Inclusive Education

Inclusive Education

Inclusive education is a pedagogical approach that seeks to address potential barriers to the effective engagement of students in the learning process by providing them with the appropriate resources and practices to ensure their effective and flexible participation (Collins et al., 2019; Moriña, 2022). Initially, the concept of inclusion focused mainly on learners with disabilities and/or learning difficulties. It was then expanded to include all learners who experience the risk of marginalisation or exclusion due to race, ethnicity, religion, language, socio-economic status, gender, sexual orientation, etc. However, this prevailing perception that inclusive education focuses on and seeks to mitigate ‘individual differences’ prevents the creation of appropriate teaching and learning conditions that are not determined by labels and categorisations but are relevant to all learners regardless of their background (inclusion for all) (Collins et al, 2019; Moriña, 2022; Redpath et al. 2013). Moreover, it is important to note that learners from traditionally underrepresented groups do not face different challenges from those of the wider community of learners. In fact, they face these challenges with a greater intensity.
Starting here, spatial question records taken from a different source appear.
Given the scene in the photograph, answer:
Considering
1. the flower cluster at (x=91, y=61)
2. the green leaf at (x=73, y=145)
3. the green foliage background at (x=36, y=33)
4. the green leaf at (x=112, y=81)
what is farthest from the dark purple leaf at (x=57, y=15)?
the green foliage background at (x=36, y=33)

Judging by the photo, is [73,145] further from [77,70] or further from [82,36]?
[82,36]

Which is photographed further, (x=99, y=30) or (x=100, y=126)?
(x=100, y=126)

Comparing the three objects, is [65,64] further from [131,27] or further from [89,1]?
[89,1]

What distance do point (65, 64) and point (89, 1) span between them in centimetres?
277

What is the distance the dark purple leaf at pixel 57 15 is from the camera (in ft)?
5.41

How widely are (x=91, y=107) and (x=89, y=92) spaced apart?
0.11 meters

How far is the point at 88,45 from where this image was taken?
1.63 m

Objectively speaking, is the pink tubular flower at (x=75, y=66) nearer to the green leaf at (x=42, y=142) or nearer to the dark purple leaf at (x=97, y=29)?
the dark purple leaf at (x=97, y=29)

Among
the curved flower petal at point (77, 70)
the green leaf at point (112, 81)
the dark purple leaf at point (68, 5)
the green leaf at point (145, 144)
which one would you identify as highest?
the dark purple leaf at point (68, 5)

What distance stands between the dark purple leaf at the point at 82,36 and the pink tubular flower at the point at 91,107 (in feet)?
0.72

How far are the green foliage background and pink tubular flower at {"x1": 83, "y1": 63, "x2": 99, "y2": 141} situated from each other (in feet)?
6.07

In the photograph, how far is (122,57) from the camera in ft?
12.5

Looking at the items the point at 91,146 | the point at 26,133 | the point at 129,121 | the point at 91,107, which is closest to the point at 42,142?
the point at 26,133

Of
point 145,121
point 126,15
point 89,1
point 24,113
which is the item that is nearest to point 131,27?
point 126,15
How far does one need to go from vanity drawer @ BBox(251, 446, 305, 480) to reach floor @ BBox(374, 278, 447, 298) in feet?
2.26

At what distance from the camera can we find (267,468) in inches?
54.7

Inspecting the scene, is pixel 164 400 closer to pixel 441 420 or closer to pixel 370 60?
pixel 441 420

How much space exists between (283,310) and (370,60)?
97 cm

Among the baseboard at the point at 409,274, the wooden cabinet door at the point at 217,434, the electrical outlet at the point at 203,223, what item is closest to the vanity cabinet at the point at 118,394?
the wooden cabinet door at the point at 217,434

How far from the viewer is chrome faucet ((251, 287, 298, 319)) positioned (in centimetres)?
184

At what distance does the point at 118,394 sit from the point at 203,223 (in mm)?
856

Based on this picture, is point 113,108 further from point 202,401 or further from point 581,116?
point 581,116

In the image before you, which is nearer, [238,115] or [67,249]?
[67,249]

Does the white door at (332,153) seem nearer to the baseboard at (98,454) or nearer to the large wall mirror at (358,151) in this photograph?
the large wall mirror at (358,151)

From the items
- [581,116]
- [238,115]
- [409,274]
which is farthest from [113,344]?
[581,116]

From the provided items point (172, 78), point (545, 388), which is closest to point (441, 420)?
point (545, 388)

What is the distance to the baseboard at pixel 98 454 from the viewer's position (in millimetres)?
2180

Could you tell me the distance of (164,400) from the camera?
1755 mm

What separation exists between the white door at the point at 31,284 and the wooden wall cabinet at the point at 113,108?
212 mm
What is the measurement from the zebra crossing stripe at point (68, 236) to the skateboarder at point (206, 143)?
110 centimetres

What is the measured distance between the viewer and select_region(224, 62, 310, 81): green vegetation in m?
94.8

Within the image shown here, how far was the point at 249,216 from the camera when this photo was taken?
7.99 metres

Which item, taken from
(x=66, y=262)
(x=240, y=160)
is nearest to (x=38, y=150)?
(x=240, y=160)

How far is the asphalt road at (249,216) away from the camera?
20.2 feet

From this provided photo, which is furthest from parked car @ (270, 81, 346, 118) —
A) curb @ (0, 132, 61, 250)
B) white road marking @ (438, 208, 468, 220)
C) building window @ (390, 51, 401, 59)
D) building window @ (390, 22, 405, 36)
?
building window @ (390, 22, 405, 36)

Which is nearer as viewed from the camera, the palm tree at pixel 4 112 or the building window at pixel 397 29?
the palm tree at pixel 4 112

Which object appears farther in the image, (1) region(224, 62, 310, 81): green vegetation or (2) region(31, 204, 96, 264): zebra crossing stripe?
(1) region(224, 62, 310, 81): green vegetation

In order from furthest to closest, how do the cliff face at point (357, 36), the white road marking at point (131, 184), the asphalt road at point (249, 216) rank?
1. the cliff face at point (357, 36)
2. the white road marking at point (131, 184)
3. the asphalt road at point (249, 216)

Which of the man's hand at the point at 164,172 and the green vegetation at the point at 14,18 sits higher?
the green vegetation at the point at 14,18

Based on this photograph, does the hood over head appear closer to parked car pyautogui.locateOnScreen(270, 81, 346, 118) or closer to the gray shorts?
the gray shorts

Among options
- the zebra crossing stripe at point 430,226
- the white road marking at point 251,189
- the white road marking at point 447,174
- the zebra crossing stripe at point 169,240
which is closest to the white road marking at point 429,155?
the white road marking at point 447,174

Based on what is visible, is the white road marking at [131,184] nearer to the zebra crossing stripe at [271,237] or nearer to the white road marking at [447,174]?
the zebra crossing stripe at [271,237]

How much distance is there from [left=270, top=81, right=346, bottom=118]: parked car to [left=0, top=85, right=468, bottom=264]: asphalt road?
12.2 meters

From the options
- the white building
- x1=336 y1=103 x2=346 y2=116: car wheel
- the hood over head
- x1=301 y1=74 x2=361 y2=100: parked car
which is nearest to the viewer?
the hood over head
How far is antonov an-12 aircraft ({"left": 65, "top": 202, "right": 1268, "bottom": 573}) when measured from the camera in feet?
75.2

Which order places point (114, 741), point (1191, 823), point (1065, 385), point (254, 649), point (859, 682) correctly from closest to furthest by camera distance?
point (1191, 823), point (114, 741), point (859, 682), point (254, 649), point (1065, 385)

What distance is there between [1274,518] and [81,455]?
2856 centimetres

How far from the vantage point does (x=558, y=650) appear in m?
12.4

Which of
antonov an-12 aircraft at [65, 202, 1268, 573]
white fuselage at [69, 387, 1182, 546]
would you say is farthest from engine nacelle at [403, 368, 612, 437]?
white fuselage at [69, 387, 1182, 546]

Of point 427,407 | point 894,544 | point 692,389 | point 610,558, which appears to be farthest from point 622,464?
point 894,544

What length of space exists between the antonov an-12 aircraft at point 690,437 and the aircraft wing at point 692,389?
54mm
The teaching practice of flexible grouping is one of the basic practices of inclusion, which is based on the principles of differentiated teaching and cooperative learning. According to Roos (2019), the need for differentiation in teaching arose from the need to include all students in the learning process. Through differentiated teaching, i.e. an organised but flexible way of adapting teaching, and therefore learning (based on the individual “profile” of the students@ of each course), academics can help students achieve the maximum possible learning outcome (Tomlinson, 2001). It is therefore an organised teaching approach in which the lecturer/ tutor /instructor takes into account the level of each student in order to achieve the best possible learning outcomes.